NEW INITIATIVES IN PERSONAL CARE PRODUCT SAFETY, JANUARY 2000

 

 

CPC is pleased to report precedential recent breakthrough initiatives in consumer product safety.

 

CHICAGO, January 7, 2000.

 

Fragrances and Perfumes:

 

As emphasized in the Safe Shopper’s Bible, fragrances and perfumes in mainstream cosmetics and toiletries, besides in soaps and other household products, are leading causes of allergy, sensitization, and irritation.  Their toxicity is also in serious question as is their contribution to indoor air pollution.

 

The National Institute of Occupational Safety and Health has reported that the fragrance industry uses up to 3,000 ingredients, predominantly synthetic, some 900 of which were identified as toxic.  However, the industry is not required to disclose ingredients of fragrances and perfumes on their labels due to trade secrecy considerations.  The FDA supports this non-disclosure on the grounds that “consumers are not adversely affected—and should not be deprived of the enjoyment” of these products.

 

An analysis of six different mainstream perfumes by Scientific Instrument Services, released in November 1998, identified over 800 ingredients with distinctive patterns for each perfume.  These ingredients include a wide range of volatile and semi-volatile organic chemicals, which are thus significant contributors to indoor pollution.

============================================================

[Work instructions]
List every organization named in the January 2000 report on personal care product safety.

============================================================

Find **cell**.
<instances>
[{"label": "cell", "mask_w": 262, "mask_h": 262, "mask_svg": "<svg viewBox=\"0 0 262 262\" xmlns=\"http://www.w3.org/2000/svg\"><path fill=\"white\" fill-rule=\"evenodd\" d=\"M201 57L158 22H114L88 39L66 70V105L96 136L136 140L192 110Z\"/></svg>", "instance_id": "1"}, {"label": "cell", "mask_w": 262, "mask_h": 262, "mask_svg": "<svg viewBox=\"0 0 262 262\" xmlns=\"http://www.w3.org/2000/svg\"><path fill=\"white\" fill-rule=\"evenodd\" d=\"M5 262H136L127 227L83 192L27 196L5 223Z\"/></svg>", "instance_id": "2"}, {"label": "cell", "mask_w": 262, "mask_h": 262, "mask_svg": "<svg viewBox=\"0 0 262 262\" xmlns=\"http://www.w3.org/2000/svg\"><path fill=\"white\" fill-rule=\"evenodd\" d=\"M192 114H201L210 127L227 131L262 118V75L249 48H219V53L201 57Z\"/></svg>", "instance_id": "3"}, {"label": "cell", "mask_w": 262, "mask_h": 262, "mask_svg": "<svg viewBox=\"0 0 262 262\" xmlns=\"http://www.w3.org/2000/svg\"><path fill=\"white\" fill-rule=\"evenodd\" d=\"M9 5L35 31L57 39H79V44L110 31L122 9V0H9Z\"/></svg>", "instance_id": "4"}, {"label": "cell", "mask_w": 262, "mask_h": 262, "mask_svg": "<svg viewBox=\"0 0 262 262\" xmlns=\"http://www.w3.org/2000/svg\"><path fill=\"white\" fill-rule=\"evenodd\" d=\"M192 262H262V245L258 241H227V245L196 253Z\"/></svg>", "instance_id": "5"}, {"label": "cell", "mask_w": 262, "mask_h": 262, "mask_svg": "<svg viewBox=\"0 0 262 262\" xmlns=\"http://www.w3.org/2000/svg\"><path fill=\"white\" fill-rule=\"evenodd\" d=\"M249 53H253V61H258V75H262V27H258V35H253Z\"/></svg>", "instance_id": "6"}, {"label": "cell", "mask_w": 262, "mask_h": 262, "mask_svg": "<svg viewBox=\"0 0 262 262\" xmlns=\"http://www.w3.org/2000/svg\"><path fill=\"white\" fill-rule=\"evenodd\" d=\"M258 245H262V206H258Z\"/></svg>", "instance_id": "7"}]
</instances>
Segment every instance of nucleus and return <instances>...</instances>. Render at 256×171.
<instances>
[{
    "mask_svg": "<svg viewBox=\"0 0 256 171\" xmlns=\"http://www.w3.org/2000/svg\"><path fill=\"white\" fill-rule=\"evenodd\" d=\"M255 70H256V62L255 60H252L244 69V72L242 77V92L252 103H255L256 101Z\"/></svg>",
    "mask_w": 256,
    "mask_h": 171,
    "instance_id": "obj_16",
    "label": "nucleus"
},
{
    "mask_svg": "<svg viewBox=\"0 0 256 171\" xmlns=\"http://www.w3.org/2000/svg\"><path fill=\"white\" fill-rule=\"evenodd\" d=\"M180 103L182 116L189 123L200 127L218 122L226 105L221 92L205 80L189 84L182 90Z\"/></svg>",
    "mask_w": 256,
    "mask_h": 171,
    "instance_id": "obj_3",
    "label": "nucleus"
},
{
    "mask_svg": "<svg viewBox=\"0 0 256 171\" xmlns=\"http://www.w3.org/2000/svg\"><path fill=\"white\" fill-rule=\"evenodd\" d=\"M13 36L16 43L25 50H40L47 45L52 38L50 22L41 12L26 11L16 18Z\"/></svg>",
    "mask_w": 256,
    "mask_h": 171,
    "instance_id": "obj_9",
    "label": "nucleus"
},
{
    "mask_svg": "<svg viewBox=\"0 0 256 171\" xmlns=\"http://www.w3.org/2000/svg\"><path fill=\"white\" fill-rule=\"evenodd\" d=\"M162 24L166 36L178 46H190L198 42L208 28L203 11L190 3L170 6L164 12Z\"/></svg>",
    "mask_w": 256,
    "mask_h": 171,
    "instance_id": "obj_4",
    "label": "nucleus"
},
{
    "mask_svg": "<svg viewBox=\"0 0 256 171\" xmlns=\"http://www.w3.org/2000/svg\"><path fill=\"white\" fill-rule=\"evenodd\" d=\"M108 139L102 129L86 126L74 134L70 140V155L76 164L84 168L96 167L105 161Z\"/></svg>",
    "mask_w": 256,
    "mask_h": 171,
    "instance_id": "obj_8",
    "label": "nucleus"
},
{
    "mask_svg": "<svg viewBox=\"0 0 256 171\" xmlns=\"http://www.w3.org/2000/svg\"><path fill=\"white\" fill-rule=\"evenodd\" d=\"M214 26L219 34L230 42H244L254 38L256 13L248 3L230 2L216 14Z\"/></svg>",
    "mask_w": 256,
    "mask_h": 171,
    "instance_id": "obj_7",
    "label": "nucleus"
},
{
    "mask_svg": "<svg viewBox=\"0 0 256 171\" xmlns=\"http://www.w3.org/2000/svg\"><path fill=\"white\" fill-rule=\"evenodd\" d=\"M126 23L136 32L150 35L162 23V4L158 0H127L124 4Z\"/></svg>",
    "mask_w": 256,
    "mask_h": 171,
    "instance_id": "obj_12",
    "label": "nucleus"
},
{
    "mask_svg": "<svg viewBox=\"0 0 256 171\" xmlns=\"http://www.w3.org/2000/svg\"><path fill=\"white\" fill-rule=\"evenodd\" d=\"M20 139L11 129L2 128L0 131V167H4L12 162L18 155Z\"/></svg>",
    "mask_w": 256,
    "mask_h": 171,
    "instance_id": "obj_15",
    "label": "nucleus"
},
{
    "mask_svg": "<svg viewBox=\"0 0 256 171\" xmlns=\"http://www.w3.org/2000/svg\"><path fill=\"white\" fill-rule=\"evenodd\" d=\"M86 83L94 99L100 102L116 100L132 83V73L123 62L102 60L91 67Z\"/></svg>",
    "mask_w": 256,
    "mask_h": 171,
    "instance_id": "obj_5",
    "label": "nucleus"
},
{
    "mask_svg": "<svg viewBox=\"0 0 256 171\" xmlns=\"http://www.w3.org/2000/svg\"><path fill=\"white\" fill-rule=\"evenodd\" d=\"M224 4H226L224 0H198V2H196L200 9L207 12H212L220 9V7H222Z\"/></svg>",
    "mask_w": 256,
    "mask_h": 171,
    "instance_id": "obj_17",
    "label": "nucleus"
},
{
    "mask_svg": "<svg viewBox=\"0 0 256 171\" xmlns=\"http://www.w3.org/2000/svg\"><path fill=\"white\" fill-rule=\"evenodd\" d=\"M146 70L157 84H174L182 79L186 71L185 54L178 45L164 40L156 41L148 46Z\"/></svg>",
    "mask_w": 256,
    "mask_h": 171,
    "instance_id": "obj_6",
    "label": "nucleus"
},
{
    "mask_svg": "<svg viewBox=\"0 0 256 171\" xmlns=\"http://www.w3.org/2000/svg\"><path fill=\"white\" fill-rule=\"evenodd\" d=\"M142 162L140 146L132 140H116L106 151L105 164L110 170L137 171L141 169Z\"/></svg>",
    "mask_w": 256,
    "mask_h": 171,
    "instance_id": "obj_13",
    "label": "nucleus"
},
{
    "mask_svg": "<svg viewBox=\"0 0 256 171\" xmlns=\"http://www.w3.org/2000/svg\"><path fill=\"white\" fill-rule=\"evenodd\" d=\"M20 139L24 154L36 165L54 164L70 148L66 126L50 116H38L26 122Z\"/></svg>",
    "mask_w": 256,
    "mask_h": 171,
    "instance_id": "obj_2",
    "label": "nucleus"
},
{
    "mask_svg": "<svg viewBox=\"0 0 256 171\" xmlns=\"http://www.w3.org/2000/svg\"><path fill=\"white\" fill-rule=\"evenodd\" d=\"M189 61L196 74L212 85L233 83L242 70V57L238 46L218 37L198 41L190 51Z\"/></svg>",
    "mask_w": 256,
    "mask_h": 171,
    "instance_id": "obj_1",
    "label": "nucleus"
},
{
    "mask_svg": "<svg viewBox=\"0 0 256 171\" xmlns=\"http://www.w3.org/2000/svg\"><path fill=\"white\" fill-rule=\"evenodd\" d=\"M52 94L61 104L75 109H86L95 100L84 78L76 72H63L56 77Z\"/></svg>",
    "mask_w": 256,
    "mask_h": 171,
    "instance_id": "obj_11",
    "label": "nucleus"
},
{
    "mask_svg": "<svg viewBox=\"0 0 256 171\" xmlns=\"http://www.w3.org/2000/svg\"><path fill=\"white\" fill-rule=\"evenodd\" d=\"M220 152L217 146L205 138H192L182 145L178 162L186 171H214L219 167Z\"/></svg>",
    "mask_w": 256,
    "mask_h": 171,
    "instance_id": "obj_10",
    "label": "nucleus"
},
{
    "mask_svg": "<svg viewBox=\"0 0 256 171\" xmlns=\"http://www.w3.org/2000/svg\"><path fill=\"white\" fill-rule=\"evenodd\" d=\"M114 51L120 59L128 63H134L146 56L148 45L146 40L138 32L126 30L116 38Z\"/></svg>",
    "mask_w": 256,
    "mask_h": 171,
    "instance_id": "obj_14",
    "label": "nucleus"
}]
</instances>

============================================================

[Task answer]
CPC
National Institute of Occupational Safety and Health
FDA
Scientific Instrument Services